# Questions about Westpac and St George merger



## GundamZeta (11 November 2008)

I have a question on the merge....

the merge deal is 1 SGB will have 1.31 new Westpac shares...

therefore will the NEW westpac share price increase since it will affecting the combine total assets of two different?

e.g. SGB now is 26 and Westpac is 20.. will the new price of westpac become 26+20 someting like that? of course i know it's not that simple maths by adding two up... but i wanna to know the approx price of a new westpac share... (assume the market does not have any further bad news)

second question is, the St Geog Div will have DRP before merge? and what is the DRP value (value base on what day?)

thx


----------



## Nyden (11 November 2008)

*Re: Westpac & St Geog Merge & Questions*

The share price won't increase at all - unless it increases because of other factors. Westpac will be issuing all these shares to St George holders; and therefore the total number of shares out there will have vastly increased; thus diluting the value of the shares ... whilst adding to the value behind them.

[Provided material]:
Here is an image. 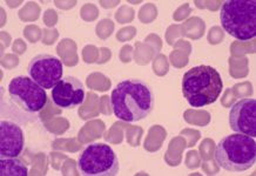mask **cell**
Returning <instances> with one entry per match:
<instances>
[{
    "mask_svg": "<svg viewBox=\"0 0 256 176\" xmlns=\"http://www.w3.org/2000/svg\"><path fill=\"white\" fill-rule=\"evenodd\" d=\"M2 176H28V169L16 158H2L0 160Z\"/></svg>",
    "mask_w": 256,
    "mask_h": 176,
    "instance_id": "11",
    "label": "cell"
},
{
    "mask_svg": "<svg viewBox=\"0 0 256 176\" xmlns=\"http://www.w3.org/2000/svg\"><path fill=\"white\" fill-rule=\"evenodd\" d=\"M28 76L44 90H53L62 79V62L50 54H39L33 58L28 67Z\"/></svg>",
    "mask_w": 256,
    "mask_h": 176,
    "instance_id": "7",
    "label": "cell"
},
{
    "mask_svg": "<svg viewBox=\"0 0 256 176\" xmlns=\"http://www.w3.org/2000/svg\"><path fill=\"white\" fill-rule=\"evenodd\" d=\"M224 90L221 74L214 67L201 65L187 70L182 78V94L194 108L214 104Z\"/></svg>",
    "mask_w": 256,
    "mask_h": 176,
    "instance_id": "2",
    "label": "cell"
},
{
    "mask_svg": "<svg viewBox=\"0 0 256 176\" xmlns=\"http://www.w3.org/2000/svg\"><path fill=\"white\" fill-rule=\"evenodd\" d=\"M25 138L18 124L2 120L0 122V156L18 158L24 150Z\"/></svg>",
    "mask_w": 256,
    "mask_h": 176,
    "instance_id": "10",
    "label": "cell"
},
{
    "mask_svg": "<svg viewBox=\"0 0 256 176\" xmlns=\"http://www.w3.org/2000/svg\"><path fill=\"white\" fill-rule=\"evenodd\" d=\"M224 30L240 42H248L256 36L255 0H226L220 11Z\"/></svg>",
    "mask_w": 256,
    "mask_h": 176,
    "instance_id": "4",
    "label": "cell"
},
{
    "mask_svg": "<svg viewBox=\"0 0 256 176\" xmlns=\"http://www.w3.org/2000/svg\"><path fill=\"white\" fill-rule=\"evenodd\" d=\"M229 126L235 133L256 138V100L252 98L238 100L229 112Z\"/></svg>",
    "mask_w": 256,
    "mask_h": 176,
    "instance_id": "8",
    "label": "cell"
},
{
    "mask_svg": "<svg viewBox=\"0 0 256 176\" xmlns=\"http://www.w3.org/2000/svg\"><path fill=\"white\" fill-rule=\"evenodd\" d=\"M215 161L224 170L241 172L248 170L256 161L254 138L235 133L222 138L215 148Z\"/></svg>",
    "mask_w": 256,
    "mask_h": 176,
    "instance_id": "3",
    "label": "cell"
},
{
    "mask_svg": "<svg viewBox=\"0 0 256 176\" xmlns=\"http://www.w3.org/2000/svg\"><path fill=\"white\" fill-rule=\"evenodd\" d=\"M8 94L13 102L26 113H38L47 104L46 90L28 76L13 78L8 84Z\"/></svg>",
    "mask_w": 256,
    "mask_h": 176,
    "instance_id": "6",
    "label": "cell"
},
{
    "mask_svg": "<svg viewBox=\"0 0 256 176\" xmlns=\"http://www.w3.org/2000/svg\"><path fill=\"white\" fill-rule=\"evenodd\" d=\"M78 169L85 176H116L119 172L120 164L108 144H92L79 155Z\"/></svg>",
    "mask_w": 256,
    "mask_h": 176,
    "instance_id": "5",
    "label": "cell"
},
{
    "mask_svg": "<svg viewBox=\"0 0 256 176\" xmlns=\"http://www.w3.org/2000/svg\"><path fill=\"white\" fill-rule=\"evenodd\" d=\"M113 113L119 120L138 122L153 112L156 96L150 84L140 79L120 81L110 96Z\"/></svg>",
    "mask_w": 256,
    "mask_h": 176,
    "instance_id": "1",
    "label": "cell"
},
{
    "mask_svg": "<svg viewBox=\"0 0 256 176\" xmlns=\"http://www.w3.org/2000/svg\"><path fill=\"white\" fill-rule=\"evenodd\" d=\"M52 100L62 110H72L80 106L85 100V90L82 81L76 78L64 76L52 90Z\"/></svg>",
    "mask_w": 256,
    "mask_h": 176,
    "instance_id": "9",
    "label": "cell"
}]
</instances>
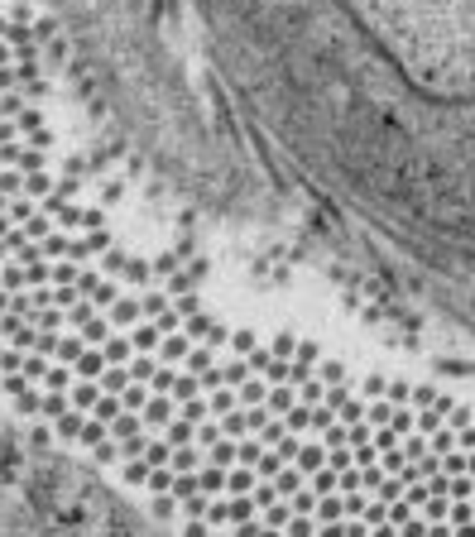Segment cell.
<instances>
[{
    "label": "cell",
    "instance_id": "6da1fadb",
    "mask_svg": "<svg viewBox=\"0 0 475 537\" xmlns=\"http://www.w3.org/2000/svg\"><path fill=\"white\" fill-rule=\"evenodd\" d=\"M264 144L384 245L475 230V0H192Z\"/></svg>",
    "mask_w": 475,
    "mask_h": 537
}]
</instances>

[What is required]: Continue the forum thread about the Westpac and St George merger from where it stops.

[Reply to the task]:
Imagine this; you have a piece of paper that says you're entitled to 10% of a pizza. There are 10 more pieces of paper each with the same entitlement. Now - let's say we want some garlic bread (St George) in there; what we'll do is offer up 30% of our pizza to the owners of said garlic bread. In order to do this; we have to create another 5 pieces of paper - each with equal shares of the pizza ... this means there are now 15 pieces of paper each holding 6.66% of a pizza - instead of 10 holding 10%, does this make sense?

Granted, our pieces of paper now give us 6.66% of a garlic bread as well; but it's still a lesser holding.


----------



## Junior (11 November 2008)

*Re: Westpac & St Geog Merge & Questions*

It just means if you are a holder of St George shares you will receive 1.31 Westpac shares for every SGB share you hold...i.e.  if you have 100 shares in SGB you will receive 131 WBC shares.  This doesn't mean there will be an instant increase in the value of WBC shares... it means that Westpac will issue *new *units to SGB shareholders.  So there will be an instant increase in the volume of WBC shares in existence.

Edit:  Nyden's explanation is far more interesting than mine.


----------



## GundamZeta (11 November 2008)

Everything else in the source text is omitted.